* [Exercise prompt]
In the passage on queer designers, what share of bisexual respondents reported making under $35k a year?

I have not met or have had friendships with LGBTQ designers. I often see the design world as a very straight, white sphere which alienates me from it. I don’t know where to seek community within the design industry for QPOC like myself.

Because of our sample size, our numbers can really only speak to the divide between queer people of color and white queer people, but there is a divide.

Non-white respondents were more likely to be new to the industry, with 48% having 0–5 years of experience compared to 40% of white respondents. At the senior end only .6% of respondents of color possessed 20+ years of experience, compared to 4% of white respondents.

For queer designers of color, their queer identity and their racial identity are inseparable; and so we cannot talk about LGBTQ+ inclusion without specifically addressing the experiences of LGBTQ+ people of color.


The queer experience in design also differs between sexualities. Repeatedly, we saw instances where folks who are monosexual (gay or lesbian), faring better than bisexual, pansexual, and queer respondents.

For example, 19% of gay people and 22% of lesbian people reported making under $35k/year compared to 29% of bisexual respondents and 31% of pansexual respondents. Bi and pan people in design were also more likely to report experiencing bias than their gay and lesbian peers.

* [Information supplied]

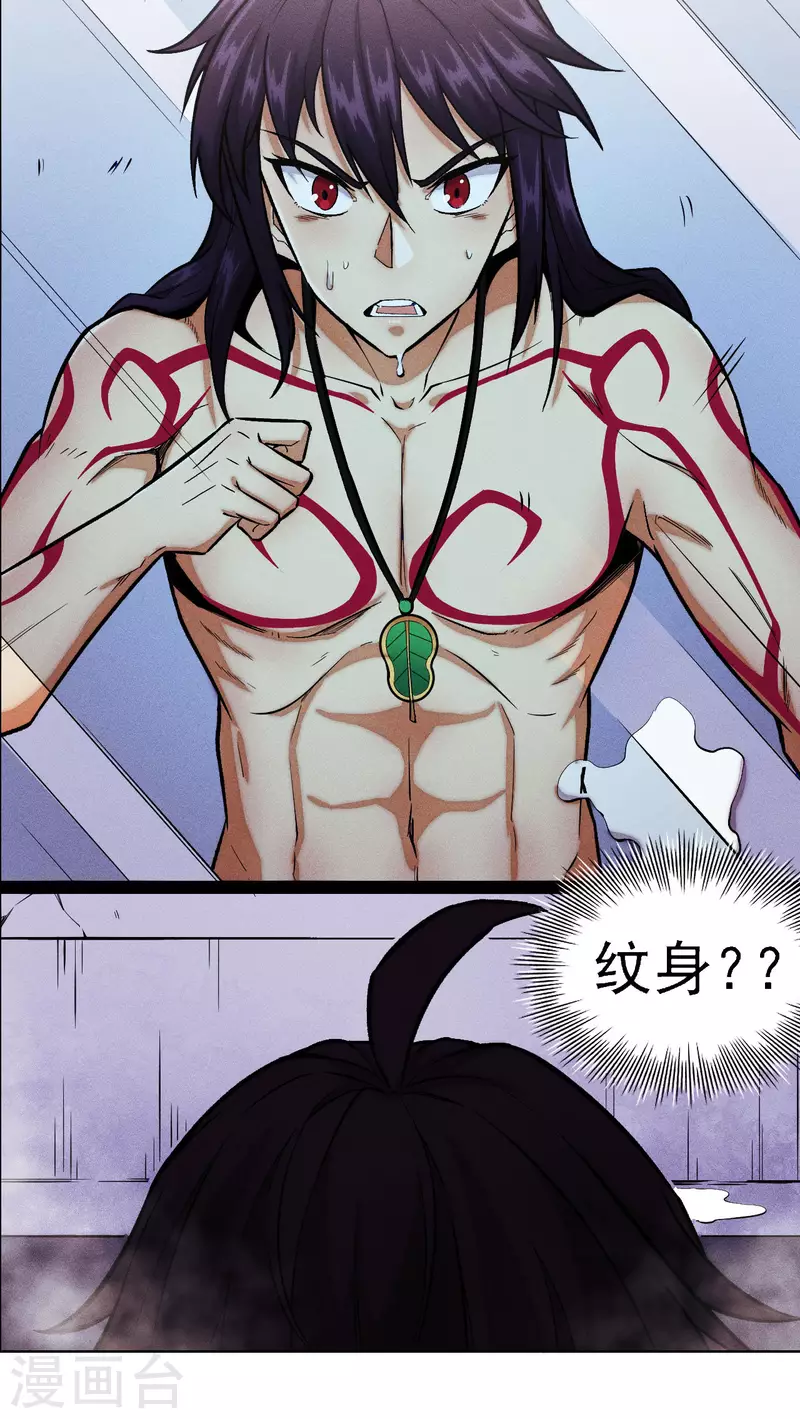 第13话 幻境-第14话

* [Response]
29%